In the sample of the Ammer source, only the herbicide bentazone and the metabolite atrazine-desethyl were detected among all target compounds. The occurrence of the pharmaceuticals hydrochlorothiazide, lamotrigine, and carbamazepine at site 2, downstream of the pump station in Herrenberg, and furthermore acetaminophen at site 3 indicates the impact of wastewater, for example, from contaminated groundwater from the city of Herrenberg, storm water overflows or leaking sewers that are installed parallel to the Ammer. Interestingly, the herbicide diuron was detected only at and downstream of site 4 at concentrations up to 8 ng L−1, indicating its use in urban areas presumably for protection of facades and other construction materials. Its use as a herbicide in agriculture is no longer authorized by the German government since 2008 [41]. However, atrazine-desethyl, the major degradation product of atrazine, was measured at concentrations ranging from 2 to 3 ng L−1 in the main stem and 33 to 56 ng L−1 in the tributaries Schönbrunnen (SB) and Mühlbach (MS). Atrazine, which was banned in the European Union in 2004 [42], was not detected in any sample. The relatively higher concentrations of atrazine-desethyl in the tributaries, which are located in agricultural areas, point to the previous use of atrazine at these sites. As atrazine-desethyl was the only target compound detected in the tributaries SB and MS, no major impact by agriculture on the water quality of the Ammer River is concluded. None of the detected chemicals listed in the Water Framework Directive [4] (bentazone, diuron, isoproturon) exceeded the EQS.

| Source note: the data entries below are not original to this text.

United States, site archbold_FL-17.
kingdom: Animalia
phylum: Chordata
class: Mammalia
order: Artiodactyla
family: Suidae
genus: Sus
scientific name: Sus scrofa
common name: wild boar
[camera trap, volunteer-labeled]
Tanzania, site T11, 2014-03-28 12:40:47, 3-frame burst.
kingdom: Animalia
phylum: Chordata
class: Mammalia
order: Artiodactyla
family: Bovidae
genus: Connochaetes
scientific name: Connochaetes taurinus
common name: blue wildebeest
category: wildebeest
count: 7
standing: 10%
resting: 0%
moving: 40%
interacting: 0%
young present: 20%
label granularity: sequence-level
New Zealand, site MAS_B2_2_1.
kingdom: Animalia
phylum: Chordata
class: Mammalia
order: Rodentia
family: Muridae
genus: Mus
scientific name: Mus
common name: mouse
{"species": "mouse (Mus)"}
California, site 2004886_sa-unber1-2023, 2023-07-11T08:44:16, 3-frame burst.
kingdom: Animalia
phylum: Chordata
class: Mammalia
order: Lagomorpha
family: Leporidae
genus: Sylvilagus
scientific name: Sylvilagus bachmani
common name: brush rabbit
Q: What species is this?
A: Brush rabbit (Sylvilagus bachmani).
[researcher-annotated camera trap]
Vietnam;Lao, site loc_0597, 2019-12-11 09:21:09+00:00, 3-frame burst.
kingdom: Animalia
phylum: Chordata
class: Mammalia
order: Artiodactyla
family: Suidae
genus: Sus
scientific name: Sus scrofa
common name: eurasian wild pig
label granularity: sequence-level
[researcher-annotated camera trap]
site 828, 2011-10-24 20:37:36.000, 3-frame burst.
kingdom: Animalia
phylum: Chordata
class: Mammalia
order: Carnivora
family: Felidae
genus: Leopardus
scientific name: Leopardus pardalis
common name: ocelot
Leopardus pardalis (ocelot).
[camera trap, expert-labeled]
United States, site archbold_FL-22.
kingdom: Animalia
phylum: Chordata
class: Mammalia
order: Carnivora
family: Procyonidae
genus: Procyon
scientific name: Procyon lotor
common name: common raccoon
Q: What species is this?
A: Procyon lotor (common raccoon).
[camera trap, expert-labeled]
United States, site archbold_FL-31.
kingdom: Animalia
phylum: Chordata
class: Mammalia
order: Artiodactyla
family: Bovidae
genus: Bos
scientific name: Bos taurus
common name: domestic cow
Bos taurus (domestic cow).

To reflect changes of the water quality along the River Ammer, five pharmaceuticals, carbamazepine (CAR), sulfamethoxazole (SUL), tramadol (TRA), sotalol (SOT) and venlafaxine (VEN), were selected as indicator chemicals with WWTP effluents as predominant input source. Their concentrations along the river relative to their maximum concentration, expressed as Ci/Cmax, are depicted in Fig. 3. CAR and SUL were selected as indicators for dilution processes, because both are expected to show a rather conservative behavior in surface water. CAR shows environmental persistence, high water solubility and negligible sorption to the sediment [43]. The antibiotic SUL is rather stable during wastewater treatment and against photodegradation under neutral pH conditions [44] and it also prevents bacterial growth [45]. Figure 3 shows a significant decrease of 63 and 55% of CAR and SUL, respectively, between sites 4 and 6 indicating dilution processes within this stretch under the assumption of a more or less constant input function over time if not the same parcel of water is sampled. Further downstream of site 6 towards the river mouth the concentrations of CAR and SUL are rather unchanged (− 3 and + 2%, respectively) suggesting no further dilution or additional sources. The drug TRA is rather persistent but moderately photolabile [46], whereas SOT is prone to slow biodegradation, hydrolysis and indirect photolysis [47, 48]. Between sites 4 and 6, the concentrations of TRA and SOT drop faster than CAR and SUL by 87 and 78%, respectively (Fig. 3). Both TRA and SOT are less stable than CAR and SUL but stable enough to pass the distance from sampling site 6 to 9 without any further dissipation. VEN is even better degradable and dissipates faster from the water phase than all other indicator chemicals (Fig. 3). Therefore, TRA and SOT can be considered as degradable tracer compounds in this study, indicating potential in-stream attenuation processes.
Figure 3
Fig. 3

Concentrations of carbamazepine (CAR), sulfamethoxazole (SUL), tramadol (TRA), sotalol (SOL) and venlafaxine (VEN) and the cytotoxicity expressed as TUcytotoxicity relative to the maximum concentration and maximum cytotoxicity, respectively, along the Ammer River

Comparison of chemical analysis and bioassays

Similar to the results from the bioassays, the target screening also identified the WWTP in the Ammer River as a dominant source of pollutants considerably affecting the river water quality. The information obtained from the list of detected target compounds and the effects found by bioassays are complementary. For example, no hormones or nonpolar compounds detectable by the bioassays ER, GR, AR, PR and AhR have been included in the target screening. Herbicides from the target list are, on the contrary, not detected specifically by the bioassays. Moreover, none of the target compounds were found in the Kleiner Goldersbach even though the bioassays revealed that cytotoxicity was similar to the Ammer River, which underlines the complementarity of both approaches.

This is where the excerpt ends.